Pharmaceutical wholesaler Phoenix Group in Mannheim voices concern over persistent drop in prescription drug margins.

Prescription drug margins persistently dwindling for Phoenix Group, a pharmaceutical supplier based...
Prescription drug margins persistently dwindling for Phoenix Group, a pharmaceutical supplier based in Mannheim.

Phoenix Group from Mannheim advocates for revised compensation regulations

Pharmaceutical Wholesaler Calls for Remuneration Rule Reform

Frankfurt — The Phoenix Group, a significant pharmaceutical wholesaler based in Mannheim, is advocating for the revision of the statutory remuneration regulations for wholesalers due to the persistent decline in margins on prescription medicines.

CEO Sven Seidel expressed concern over the outdated structures and the shrinking profit margin while costs continue to escalate. The CEO made these comments during the presentation of the company's financial results for the previous fiscal year.

Statutory remuneration rules in Germany mandate a fixed markup of 73 cents per package for pharmaceutical wholesalers, a critical factor in maintaining financial stability and service capacity. However, these rules face concerns and demands for reform due to the declining margins.

Recently, the wholesale margin has dipped to a historic low of 3.77%, a situation that could worsen with proposed legislative changes. Phagro, the German pharmaceutical wholesaler association, has voiced strong opposition to certain provisions in the coalition agreement, which could potentially strain wholesalers further by repealing the discount ban. This provision could bring undue financial strains by allowing optional discounts and rebates that may compromise the minimum remuneration for wholesalers.
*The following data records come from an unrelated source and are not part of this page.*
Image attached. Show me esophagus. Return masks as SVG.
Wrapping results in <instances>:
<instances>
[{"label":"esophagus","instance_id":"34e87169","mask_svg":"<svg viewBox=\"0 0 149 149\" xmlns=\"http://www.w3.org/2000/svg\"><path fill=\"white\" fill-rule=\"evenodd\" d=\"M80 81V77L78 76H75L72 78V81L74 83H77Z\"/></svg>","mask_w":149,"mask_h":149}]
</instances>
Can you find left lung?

A potential consequence of declining margins could be service limitations, which might impact the availability of medicines across the country. To prevent this, addressing these challenges and ensuring the continued financial stability of wholesalers to maintain their role in the pharmaceutical supply chain is urgent.

Separately, the German Federal Fiscal Court has issued a ruling on the tax implications of parallel imports in the pharmaceutical sector. This ruling underscores the importance of fairly compensating local distributors for marketing activities that benefit foreign parent companies, even if these activities are not directly managed by the local entities. While this ruling primarily addresses transfer pricing and tax implications, it indirectly highlights the need for fair compensation for local efforts that contribute to global benefits in the broader remuneration and profitability discussion within the sector.
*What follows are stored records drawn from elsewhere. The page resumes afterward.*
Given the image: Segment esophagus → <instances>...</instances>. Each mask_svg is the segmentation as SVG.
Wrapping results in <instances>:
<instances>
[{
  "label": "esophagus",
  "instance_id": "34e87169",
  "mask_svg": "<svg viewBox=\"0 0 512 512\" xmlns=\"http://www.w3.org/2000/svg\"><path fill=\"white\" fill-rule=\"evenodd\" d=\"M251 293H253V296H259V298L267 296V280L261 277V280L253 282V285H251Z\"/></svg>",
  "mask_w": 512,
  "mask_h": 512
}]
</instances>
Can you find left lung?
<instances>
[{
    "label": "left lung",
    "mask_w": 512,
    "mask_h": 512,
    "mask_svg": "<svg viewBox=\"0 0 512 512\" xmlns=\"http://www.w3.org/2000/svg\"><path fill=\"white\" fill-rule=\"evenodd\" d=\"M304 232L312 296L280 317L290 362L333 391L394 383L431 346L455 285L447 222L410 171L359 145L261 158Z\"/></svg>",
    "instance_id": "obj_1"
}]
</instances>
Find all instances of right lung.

  1. The CEO of the Phoenix Group, Sven Seidel, highlighted the need for reform in the health-and-wellness sector, specifically in the remuneration rules for pharmaceutical wholesalers, stating that the current outdated structures and shrinking profit margins could potentially impact the supply of prescription medicines.
  2. The finance sector also plays a role in this discussion, as the German Federal Fiscal Court's recent ruling on the tax implications of parallel imports in the pharmaceutical sector emphasizes the importance of fairly compensating local distributors for their marketing efforts. This ruling indirectly suggests that fair compensation is essential not only for financial stability but also for maintaining the business relationship between local entities and their foreign parent companies in the health-and-wellness industry.